### SOURCE EXTRACT
####
Argus was inspired by firsthand experience in regulated manufacturing. Last summer, I (Syon) worked as a chemical process engineering intern at Kedrion Biopharma, where I saw that the biggest risks were not chemistry or equipment failures, but execution and documentation errors. Operators were expected to follow hundreds of pages of frequently updated SOPs while working in layers of PPE, without the ability to reference manuals mid-task. Steps were logged after execution, with verification relying on human memory and several layers of supervision and quality assurance. Even with these controls, a single mistake could invalidate an entire batch (costing us millions), trigger regulatory action (potentially shutting down plants), or delay lifesaving therapies (lives can be lost). That experience raised a simple question: in the age of modern AGI what if physical execution itself could be verified, not just recorded?
####
### WHAT YOU HAVE TO DO
In the passage about Argus, what did Syon see as the biggest risks in regulated manufacturing? The material that follows the passage about Argus isn't needed.

### DATA
####
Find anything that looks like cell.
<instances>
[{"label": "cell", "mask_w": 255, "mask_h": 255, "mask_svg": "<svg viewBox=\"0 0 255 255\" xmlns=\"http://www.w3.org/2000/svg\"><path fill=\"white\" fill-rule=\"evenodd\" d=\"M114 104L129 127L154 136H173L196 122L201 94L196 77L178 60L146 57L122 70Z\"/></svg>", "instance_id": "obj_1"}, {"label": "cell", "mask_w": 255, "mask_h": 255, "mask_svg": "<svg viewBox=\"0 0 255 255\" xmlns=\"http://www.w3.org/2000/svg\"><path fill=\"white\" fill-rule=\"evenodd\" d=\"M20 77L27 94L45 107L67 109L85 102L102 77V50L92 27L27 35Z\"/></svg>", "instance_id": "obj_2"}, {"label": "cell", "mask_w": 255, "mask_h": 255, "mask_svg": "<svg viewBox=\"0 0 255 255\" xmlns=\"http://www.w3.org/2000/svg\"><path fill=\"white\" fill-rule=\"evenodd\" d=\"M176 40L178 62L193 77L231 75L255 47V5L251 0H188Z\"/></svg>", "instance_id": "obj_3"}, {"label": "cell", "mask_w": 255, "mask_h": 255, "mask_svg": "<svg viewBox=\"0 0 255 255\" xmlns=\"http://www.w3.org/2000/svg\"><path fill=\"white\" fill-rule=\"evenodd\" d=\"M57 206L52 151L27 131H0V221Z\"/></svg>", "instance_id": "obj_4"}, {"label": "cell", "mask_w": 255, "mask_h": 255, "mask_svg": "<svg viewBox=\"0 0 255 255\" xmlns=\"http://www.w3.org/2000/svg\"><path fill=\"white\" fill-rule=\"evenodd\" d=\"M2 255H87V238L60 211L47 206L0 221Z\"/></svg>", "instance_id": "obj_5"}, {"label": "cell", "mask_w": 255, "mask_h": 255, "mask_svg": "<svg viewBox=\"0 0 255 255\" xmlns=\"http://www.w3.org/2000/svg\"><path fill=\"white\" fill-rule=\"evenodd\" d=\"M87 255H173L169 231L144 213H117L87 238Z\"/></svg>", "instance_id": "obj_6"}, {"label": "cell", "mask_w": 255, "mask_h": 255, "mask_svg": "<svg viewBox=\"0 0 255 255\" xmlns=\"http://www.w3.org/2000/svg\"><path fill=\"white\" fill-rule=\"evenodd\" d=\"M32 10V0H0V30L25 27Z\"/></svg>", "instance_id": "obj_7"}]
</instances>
####
### TASK ANSWER
Execution and documentation errors, not chemistry or equipment failures.